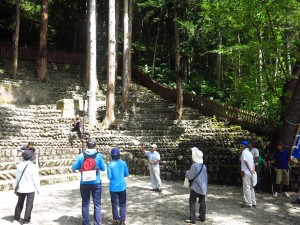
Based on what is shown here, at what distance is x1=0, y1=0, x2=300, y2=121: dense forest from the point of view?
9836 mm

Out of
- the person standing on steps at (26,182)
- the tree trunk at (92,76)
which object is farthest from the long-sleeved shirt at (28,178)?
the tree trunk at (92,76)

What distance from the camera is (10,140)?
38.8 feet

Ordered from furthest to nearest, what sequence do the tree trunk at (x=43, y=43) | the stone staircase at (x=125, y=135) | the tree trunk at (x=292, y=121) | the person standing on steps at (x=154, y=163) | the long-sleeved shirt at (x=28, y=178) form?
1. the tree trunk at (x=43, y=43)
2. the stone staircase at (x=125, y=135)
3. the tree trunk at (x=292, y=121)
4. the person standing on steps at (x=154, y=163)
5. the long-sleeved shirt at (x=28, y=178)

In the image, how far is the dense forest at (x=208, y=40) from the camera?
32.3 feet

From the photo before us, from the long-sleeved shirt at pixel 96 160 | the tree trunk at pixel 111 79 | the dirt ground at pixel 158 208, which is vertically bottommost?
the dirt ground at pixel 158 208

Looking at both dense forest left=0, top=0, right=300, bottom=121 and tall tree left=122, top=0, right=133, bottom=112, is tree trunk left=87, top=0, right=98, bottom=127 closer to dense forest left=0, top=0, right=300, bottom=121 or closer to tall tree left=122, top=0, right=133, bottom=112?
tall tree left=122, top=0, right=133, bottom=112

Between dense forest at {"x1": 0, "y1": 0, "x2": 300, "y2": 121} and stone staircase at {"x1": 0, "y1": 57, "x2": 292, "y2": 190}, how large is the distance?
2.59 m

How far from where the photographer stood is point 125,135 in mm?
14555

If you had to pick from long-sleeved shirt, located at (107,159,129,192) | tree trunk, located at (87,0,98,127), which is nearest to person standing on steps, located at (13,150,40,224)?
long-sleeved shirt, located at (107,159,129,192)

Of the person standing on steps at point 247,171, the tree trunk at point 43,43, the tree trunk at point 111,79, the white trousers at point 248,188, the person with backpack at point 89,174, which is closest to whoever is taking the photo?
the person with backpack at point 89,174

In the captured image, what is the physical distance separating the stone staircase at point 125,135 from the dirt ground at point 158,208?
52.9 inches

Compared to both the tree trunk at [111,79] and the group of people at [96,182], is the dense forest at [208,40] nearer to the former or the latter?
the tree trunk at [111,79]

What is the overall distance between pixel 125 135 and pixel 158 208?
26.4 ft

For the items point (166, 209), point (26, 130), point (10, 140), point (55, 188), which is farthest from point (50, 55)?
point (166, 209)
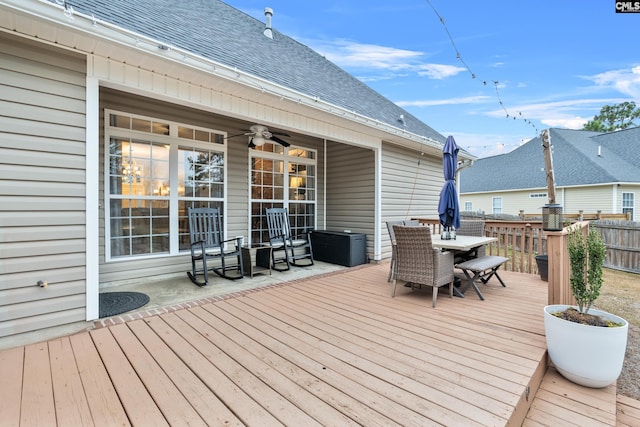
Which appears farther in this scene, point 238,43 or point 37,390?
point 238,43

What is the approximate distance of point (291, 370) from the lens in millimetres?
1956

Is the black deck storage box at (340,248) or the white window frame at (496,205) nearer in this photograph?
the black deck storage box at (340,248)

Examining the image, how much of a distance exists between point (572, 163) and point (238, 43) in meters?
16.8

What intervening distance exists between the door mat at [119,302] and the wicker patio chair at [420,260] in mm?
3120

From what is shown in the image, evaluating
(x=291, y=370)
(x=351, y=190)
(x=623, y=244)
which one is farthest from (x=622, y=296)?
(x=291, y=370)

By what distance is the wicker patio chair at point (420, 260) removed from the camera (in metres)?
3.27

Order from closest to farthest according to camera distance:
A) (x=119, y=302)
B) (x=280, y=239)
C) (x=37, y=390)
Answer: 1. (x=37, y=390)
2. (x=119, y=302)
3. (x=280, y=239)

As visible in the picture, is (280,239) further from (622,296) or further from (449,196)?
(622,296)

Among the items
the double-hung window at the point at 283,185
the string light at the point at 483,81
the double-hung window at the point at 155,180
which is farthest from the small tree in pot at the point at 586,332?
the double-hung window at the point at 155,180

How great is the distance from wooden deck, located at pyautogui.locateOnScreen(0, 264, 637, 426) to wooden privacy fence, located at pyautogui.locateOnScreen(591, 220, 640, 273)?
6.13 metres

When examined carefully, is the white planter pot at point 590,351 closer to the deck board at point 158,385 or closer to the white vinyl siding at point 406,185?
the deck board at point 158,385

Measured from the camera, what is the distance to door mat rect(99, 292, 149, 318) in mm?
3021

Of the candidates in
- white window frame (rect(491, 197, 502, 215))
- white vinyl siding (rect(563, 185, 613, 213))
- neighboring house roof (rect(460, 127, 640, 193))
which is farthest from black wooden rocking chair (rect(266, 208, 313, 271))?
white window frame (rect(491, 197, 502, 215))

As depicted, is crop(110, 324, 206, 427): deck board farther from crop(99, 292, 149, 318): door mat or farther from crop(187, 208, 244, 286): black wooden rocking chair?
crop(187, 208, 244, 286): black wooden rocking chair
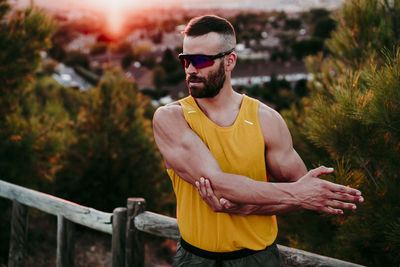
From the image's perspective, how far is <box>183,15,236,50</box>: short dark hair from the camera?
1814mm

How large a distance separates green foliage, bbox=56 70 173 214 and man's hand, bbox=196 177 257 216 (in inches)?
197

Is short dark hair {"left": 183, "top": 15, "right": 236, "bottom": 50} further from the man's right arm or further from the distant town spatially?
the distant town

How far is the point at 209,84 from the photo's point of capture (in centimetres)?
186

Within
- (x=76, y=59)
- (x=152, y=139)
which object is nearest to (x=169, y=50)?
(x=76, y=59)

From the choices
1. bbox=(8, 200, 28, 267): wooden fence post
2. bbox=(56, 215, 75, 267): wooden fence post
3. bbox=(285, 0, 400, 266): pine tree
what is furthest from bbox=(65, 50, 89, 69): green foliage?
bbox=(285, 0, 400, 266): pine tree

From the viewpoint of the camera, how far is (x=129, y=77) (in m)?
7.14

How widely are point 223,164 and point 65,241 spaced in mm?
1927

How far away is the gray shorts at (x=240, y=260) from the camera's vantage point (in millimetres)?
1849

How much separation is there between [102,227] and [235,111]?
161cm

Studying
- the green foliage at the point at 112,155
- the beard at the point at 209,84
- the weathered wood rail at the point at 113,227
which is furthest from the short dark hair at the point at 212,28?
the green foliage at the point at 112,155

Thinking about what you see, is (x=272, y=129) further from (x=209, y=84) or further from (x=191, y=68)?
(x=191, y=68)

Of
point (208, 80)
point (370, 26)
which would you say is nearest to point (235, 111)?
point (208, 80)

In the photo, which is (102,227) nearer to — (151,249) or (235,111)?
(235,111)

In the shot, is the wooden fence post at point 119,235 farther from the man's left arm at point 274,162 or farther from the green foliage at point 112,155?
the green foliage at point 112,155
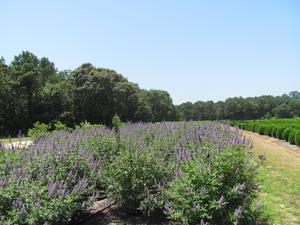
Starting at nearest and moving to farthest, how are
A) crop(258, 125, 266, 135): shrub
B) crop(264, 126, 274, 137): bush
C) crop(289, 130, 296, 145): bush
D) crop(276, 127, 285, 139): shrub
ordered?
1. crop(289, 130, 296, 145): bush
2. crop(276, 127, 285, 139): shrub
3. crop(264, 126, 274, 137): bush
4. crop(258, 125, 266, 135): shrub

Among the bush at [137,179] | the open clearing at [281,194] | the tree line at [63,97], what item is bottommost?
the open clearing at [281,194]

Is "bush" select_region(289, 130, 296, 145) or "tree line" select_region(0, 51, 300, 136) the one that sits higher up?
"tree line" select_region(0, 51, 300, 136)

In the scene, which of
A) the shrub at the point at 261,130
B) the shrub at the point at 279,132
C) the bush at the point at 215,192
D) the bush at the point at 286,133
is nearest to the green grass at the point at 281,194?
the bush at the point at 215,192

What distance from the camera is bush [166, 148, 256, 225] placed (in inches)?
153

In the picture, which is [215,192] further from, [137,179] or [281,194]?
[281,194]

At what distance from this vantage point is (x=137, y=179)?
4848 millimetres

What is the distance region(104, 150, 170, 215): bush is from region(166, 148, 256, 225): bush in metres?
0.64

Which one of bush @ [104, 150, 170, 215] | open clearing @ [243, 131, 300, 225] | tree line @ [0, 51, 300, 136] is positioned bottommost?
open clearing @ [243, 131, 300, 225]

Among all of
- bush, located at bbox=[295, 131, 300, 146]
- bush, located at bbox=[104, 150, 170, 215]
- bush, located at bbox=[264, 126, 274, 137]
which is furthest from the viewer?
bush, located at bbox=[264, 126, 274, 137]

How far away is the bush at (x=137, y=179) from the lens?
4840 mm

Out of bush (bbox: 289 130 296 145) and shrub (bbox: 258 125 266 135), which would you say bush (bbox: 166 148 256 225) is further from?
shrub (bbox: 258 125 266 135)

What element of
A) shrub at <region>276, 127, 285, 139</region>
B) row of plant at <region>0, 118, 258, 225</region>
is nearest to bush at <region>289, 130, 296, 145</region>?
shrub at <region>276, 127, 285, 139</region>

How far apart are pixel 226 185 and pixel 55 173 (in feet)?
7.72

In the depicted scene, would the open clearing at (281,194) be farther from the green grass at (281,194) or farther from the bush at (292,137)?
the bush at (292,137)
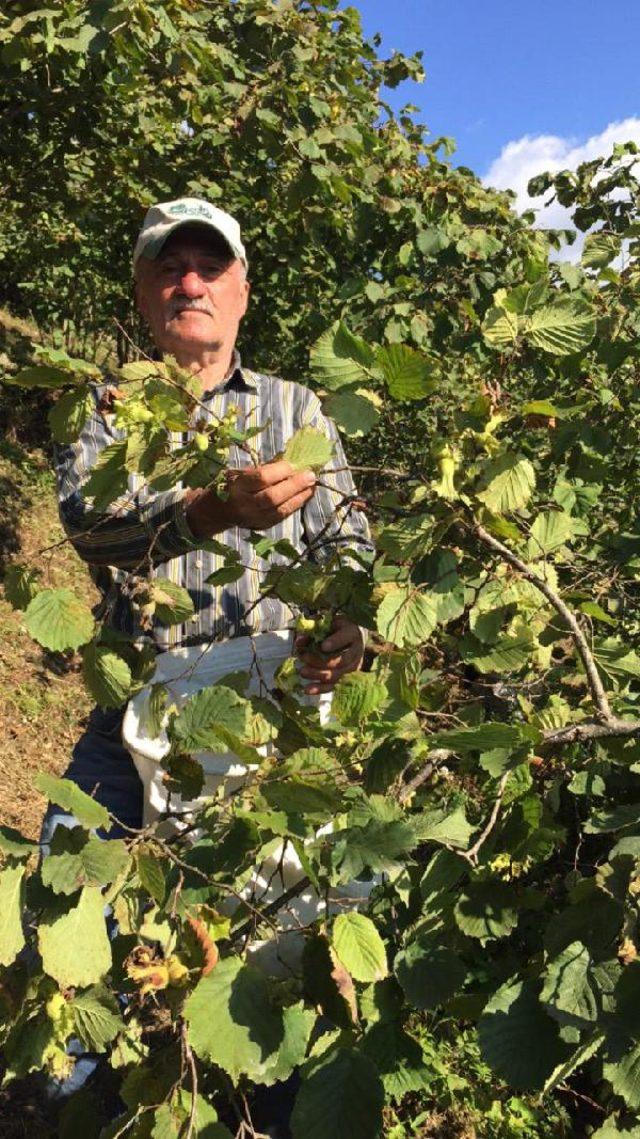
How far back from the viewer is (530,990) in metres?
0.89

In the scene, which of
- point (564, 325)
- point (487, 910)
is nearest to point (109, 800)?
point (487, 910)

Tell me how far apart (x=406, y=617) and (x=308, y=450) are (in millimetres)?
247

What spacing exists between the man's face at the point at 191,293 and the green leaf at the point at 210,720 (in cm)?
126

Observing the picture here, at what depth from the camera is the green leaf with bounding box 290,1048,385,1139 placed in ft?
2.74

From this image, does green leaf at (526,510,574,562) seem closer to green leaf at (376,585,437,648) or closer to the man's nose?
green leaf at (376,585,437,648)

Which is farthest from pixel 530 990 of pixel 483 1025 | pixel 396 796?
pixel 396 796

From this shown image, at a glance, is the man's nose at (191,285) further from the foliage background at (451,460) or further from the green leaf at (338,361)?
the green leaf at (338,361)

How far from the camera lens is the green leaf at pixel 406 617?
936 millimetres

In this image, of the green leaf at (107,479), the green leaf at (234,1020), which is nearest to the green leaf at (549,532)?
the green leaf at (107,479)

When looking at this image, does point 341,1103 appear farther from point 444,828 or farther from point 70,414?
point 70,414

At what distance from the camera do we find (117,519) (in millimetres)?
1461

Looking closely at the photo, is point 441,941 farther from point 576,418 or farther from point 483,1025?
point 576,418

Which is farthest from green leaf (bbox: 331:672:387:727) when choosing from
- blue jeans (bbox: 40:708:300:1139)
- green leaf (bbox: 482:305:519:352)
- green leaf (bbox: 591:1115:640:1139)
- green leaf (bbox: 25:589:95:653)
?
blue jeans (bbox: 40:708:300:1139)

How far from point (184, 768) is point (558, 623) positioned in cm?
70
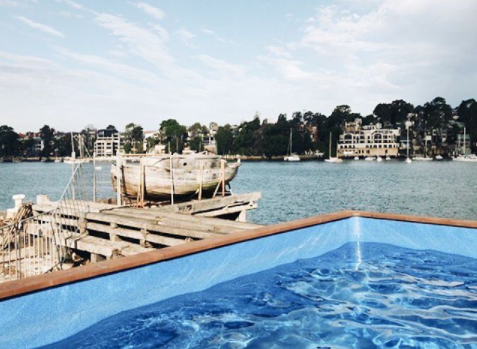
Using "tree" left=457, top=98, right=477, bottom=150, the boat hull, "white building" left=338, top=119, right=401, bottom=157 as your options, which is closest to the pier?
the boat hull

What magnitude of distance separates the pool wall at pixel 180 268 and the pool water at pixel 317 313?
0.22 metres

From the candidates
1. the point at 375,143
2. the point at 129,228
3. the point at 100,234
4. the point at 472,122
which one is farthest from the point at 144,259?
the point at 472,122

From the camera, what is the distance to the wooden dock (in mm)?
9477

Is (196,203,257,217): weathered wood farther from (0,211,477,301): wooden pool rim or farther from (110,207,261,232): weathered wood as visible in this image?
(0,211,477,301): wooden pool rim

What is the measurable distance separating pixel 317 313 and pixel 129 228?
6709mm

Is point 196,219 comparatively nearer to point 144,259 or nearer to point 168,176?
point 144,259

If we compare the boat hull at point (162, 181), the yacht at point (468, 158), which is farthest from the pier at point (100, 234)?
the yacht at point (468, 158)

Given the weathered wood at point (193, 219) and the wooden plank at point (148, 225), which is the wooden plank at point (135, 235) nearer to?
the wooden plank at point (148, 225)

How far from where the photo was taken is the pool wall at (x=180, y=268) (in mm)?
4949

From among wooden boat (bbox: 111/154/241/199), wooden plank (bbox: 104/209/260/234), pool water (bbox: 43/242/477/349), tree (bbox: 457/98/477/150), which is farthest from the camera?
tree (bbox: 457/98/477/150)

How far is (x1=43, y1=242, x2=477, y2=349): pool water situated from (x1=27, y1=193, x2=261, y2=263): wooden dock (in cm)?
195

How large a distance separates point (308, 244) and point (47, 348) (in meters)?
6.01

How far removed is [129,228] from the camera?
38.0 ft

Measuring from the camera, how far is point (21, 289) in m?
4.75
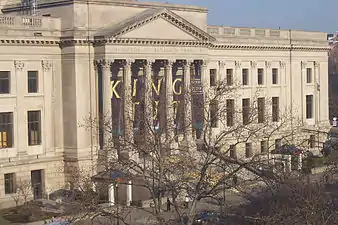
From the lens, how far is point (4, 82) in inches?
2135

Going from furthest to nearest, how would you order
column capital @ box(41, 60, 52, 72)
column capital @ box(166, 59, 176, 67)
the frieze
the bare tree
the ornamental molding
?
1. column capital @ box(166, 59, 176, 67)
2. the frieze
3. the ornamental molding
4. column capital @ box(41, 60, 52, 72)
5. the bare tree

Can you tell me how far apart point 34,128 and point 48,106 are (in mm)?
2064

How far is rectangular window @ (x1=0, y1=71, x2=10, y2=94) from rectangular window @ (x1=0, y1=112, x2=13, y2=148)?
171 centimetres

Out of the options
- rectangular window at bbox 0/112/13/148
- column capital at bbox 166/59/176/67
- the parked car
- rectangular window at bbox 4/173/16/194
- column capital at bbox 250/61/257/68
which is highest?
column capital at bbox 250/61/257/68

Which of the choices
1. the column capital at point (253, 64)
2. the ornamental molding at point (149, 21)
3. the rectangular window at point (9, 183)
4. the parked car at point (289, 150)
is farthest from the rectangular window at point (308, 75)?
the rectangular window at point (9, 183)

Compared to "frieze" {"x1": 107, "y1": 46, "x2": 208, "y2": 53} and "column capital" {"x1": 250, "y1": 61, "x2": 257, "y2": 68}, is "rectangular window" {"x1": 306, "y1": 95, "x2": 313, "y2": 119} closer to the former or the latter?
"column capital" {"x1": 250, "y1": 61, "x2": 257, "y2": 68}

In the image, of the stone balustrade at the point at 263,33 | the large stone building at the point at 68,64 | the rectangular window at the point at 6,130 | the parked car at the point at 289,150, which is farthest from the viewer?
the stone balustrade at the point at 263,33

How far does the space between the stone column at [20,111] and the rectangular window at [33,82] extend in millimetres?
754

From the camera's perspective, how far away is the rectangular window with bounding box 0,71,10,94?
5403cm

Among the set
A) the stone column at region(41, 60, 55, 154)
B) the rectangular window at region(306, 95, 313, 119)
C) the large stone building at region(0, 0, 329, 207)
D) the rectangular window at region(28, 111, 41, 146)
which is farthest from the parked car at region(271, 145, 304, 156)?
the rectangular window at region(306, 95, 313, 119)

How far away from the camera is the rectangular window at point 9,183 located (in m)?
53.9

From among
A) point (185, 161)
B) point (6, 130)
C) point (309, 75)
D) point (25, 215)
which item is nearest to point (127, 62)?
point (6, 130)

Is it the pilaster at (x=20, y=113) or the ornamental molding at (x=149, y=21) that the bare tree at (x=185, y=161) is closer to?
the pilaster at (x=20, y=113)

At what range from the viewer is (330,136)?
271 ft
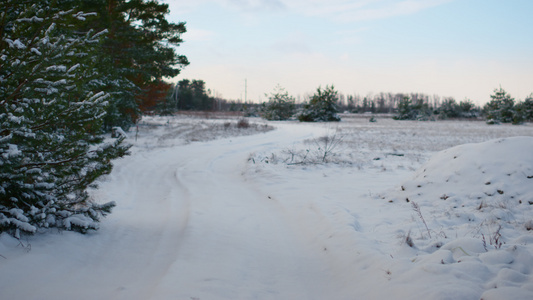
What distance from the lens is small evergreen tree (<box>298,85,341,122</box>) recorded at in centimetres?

----

**PROBLEM:** Pictures are left out; print exactly the lines from the one holding "Which of the choices" through the last line of the listing above, both included.

**TASK ANSWER:**
Which of the choices
1. the column capital at point (253, 64)
2. the ornamental molding at point (149, 21)
3. the rectangular window at point (9, 183)
4. the parked car at point (289, 150)
is farthest from the rectangular window at point (308, 75)?
the rectangular window at point (9, 183)

Compared to "frieze" {"x1": 107, "y1": 46, "x2": 208, "y2": 53} and "column capital" {"x1": 250, "y1": 61, "x2": 257, "y2": 68}, is "rectangular window" {"x1": 306, "y1": 95, "x2": 313, "y2": 119} closer to the former or the latter?
"column capital" {"x1": 250, "y1": 61, "x2": 257, "y2": 68}

In the image, of the stone balustrade at the point at 263,33 | the large stone building at the point at 68,64 | the rectangular window at the point at 6,130 | the parked car at the point at 289,150, which is farthest from the viewer?
the stone balustrade at the point at 263,33

How far does the space between the stone column at [20,111] and the rectangular window at [33,82] extend in millimetres?
754

From the camera's perspective, how far away is the rectangular window with bounding box 0,71,10,94?
5403cm

Among the set
A) the stone column at region(41, 60, 55, 154)
B) the rectangular window at region(306, 95, 313, 119)
C) the large stone building at region(0, 0, 329, 207)
D) the rectangular window at region(28, 111, 41, 146)
which is farthest from the parked car at region(271, 145, 304, 156)?
the rectangular window at region(306, 95, 313, 119)

How far away from the camera is the rectangular window at point 9,183 located (in m)?
53.9

From among
A) point (185, 161)
B) point (6, 130)
C) point (309, 75)
D) point (25, 215)
which item is nearest to point (127, 62)?
point (6, 130)

Is it the pilaster at (x=20, y=113) or the ornamental molding at (x=149, y=21) that the bare tree at (x=185, y=161) is closer to?
the pilaster at (x=20, y=113)

At what range from the viewer is (330,136)?
271 ft
What distance from the lens is small evergreen tree (<box>298,85,341,122</box>) recorded at in centimetres?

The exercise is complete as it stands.